Hello there! I'm Dr. Vinifera, or "Vinny" for short. Ask me your toughest wine questions, from the technical aspects of winemaking to the fine points of etiquette. I hope you find my answers educational and even amusing. Looking for a particular answer? Check my archive and my FAQs. You can also follow me on Twitter: @AskDrVinny.
Dear Dr. Vinny,
I received a “Wine Breather” decanter as a gift, but the few times I have tried this, I did not like the taste of the wine. Is it possible to “over decant” a wine? Can you drink it right away after this decanting process, or should I wait 30 minutes to an hour first? I recently tried it on one of my favorite wines, thinking it would be much better, and it was a lot more bitter than normal.
—Isaac, Mineola, N.Y.
Great questions. Let’s start with the basics. Start by making sure you never clean your decanter with soap, which can leave a residue and make your wine taste funky. Just use lots of hot water, and if the stains start driving you nuts, you can use some baking soda and one of those flexible brushes that squeak when they rub against the glass. If the stains are really, really bad, then a mild solution of bleach or an effervescent denture cleaner can work, as long as you promise to rinse like crazy afterwards. And rinse again after that.
Can you “over decant” a wine? Yes, but typically, only if it’s old— upwards of 10 or 15 years. When you decant a wine that old, in my experience the flavors can start to fade in as little as 30 minutes. By the way, if you’re decanting an older wine, you’re probably decanting it to separate it from its sediment, so you might want to review the decanting basics. Going back and forth between the bottle and the decanter will give you a gritty wine.
It’s possible that your decanting has done what it’s supposed to do: make the wine more expressive. But in doing that, you may have exposed elements of the wine that you don’t particularly like.

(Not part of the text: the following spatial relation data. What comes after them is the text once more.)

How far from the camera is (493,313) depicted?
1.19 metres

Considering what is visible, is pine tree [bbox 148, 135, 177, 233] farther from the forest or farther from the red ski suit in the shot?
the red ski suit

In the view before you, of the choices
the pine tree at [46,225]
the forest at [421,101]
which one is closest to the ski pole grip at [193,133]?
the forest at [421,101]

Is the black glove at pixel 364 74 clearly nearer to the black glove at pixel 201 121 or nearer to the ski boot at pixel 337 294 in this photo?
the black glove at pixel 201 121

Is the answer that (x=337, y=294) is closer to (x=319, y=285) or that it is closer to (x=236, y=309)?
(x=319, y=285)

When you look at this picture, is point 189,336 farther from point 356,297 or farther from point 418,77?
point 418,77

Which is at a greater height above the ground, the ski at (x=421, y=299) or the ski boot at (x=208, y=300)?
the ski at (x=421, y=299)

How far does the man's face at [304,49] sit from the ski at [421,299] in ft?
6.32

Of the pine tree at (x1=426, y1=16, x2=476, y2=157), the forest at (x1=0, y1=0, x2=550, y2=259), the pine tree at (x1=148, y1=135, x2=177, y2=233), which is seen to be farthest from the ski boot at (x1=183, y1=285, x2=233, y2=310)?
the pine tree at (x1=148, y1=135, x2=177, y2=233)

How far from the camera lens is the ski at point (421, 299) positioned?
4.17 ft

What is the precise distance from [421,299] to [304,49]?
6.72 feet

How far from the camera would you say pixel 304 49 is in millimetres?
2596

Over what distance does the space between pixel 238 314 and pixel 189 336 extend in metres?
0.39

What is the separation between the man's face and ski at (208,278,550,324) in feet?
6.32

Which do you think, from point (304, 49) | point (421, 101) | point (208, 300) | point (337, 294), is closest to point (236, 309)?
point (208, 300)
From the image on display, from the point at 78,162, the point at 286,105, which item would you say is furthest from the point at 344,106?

But when you say the decanted wine was more bitter, I suspect that the wine may have a flaw such as the chemical compound TCA (2,4,6-trichloroanisole), which makes wines taste “corked.” Corky wines can seem musty and muted, and in some cases, even taste bitter, like biting into an aspirin. I don’t always pick up TCA contamination right when the bottle is opened, but after a while—and sometimes, even after just a glass—it starts to become more apparent.